If you’ve got one of these kinds of skills – I’ll do Shakespeare for Beginners seminars at your event space, or I’ll analyze your Google ad spending and help you get better results for less money – you don’t need to pitch yourself as an “intern.” Just pitch that service. “I’ll do a useful and amazing thing for you for free.”

 

Politely say what you want to get out of it, otherwise it’s weird (like when someone randomly gives you an expensive gift and it’s just awkward). As in, “I’ve done this for my university and for the local Some Kind of Club, but I want to work in nonprofits and hope that you’ll like my work enough to let me use you as a reference in the future.”

So, here’s what I wrote to Catherine:

Hi Catherine,

The reason cool places don’t want even free interns is because interns often take more time to manage than they’re worth, and don’t know how to do anything useful (and then complain when what they actually are asked to do isn’t important.) So, DON’T SAY “INTERN.” OR INTERNSHIP. Or “recent college graduate.”

Instead, concoct something like, “I’ve started a new consultancy and am looking for a small number of high-profile clients to offer my services to pro bono in order to build my portfolio,” or suggest some really specific project you’d like to do for them and in which you are somehow an expert (creating a podcast walking tour of the museum, or a museum scavenger hunt for kids, or a museum tour for the blind, or giving interesting talks, or whatever). Once you’ve done the one project, you could propose another.

I’m not sure how to find the right person to contact — this famous dude who is supposedly the head of the place probably has some other, very competent person who actually works 40+ hours a week and responds to messages and such.

The right email to the general email address might get you in touch with this person. But don’t say that you’re a recent grad or a college student or any of that. Sound like a reasonable peer of whomever you’re talking to. Someone who sends emails like this all the time.

Aren’t you technically, already, an “art lecturer”? Go with that. Maybe you’re an art lecturer hoping to give a talk at the museum related to some specific exhibit at the museum right now. And obviously it’s kind of time sensitive, since exhibits are up for limited periods of time.

Jen

I don’t know much about art, so perhaps my suggestions are a bit wacky. I didn’t really mean “scavenger hunt” in the sense of, “Everybody look for candy in the sculptures’ armpits!” I meant it more like, “Who painted the painting where baby Jesus is holding a snake?! Go find it and write down the painter’s name in the blank!” That sounds less destructive.

Catherine wrote back:

Thank you! I hadn’t even thought of positioning myself as anything other than an intern or low-level employee, maybe because I am young. I guess I need to have more faith in myself. It’s a slightly scarier and certainly more Bullish approach. I will spend some time thinking of suitable projects to pitch and then a little more time getting up the nerve to send them!

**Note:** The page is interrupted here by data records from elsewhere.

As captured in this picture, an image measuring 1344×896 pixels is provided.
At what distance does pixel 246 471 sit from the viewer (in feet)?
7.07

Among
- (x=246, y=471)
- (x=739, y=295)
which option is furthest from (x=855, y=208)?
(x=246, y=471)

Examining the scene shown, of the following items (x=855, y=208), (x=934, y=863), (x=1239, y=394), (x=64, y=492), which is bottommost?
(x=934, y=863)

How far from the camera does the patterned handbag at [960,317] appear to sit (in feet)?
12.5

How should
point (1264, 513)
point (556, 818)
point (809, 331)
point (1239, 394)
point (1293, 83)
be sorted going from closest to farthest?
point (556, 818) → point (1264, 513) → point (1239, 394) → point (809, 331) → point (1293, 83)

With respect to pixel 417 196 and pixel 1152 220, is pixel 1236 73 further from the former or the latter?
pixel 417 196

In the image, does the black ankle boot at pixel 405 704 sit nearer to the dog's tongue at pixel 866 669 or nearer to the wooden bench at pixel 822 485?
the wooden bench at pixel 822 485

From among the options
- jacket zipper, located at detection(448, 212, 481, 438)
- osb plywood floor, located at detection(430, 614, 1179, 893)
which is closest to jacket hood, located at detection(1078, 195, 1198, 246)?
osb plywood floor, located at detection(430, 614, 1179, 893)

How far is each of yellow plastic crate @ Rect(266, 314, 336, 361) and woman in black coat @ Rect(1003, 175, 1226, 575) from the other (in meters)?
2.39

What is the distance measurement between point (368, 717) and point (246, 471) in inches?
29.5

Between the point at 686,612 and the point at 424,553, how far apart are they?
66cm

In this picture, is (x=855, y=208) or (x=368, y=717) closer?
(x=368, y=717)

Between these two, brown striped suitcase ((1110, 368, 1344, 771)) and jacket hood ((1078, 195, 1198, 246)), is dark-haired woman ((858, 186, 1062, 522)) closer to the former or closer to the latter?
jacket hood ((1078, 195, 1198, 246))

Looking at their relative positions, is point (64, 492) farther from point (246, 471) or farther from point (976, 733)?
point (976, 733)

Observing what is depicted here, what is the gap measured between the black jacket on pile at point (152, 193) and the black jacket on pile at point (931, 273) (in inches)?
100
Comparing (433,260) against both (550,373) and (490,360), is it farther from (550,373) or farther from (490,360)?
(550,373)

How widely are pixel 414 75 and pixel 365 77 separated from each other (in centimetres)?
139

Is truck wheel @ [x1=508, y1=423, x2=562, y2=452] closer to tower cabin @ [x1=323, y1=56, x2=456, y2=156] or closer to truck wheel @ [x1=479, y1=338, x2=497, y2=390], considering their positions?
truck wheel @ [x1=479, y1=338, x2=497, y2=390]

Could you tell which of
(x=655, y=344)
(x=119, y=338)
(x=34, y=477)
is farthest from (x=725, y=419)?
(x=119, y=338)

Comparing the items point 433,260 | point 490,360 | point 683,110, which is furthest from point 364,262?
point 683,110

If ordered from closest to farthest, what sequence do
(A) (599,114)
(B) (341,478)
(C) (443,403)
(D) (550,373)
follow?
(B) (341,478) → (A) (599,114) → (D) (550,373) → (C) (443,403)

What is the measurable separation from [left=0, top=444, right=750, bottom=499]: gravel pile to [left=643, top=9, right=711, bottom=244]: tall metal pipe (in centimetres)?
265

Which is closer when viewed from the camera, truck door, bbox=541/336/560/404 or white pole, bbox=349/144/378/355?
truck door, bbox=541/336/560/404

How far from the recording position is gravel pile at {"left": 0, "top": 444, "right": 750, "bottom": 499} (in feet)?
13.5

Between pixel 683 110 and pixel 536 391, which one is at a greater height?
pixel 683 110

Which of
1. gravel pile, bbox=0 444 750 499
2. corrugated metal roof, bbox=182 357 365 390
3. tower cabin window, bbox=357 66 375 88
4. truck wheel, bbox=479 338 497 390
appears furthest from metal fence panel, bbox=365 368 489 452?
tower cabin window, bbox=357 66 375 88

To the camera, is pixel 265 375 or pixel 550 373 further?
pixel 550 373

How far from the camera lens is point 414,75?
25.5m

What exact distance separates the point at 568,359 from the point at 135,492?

Incidentally, I espoused much the same position to a friend who was switching careers and considering applying for a journalism internship, even though it would be a lot of hours and it wasn’t clear that she’d be able to actually publish much.

Wisely, instead of applying to be an intern, she found the right contact person and pitched an article based on the expertise she built up in her first career. Her work was really good. Boom, now she’s a journalist, and moderately famous on the Internet … all in under 60 days!

I will reiterate the advice Catherine referenced above: Do things that don’t have applications.

Some of the most mediocre opportunities have the most competition. (Hint: If the opportunity is advertised, it’s probably not much of an opportunity. The laws of supply and demand don’t work that way.) The best opportunities are the ones you invent.